(DATA)
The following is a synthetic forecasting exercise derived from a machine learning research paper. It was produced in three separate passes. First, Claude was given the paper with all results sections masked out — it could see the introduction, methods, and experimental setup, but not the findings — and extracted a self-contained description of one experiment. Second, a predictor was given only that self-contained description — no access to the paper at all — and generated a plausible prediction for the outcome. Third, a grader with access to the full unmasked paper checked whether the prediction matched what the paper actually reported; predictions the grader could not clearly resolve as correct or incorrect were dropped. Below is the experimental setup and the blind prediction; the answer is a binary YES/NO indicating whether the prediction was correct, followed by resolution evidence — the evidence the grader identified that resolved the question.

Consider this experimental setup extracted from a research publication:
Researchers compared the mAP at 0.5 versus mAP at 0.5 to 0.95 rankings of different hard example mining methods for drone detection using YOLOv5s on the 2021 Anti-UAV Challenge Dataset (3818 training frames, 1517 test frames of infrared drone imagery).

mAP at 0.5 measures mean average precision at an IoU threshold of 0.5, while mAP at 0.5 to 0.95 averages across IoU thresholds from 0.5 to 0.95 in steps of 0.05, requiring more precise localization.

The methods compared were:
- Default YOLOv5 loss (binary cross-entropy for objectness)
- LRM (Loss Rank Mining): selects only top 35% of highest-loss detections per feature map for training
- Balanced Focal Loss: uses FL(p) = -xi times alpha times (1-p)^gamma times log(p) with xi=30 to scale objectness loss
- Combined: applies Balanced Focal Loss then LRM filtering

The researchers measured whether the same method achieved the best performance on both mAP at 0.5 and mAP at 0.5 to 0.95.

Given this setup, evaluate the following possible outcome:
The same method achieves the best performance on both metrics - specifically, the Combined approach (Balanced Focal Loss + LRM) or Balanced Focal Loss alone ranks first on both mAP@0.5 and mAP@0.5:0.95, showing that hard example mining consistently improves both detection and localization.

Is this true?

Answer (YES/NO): NO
(End DATA)
TASK
Keep only the lines from the one containing "The researchers measured" through the final line of the records, and transcribe them exactly.

TASK RESPONSE
The researchers measured whether the same method achieved the best performance on both mAP at 0.5 and mAP at 0.5 to 0.95.

Given this setup, evaluate the following possible outcome:
The same method achieves the best performance on both metrics - specifically, the Combined approach (Balanced Focal Loss + LRM) or Balanced Focal Loss alone ranks first on both mAP@0.5 and mAP@0.5:0.95, showing that hard example mining consistently improves both detection and localization.

Is this true?

Answer (YES/NO): NO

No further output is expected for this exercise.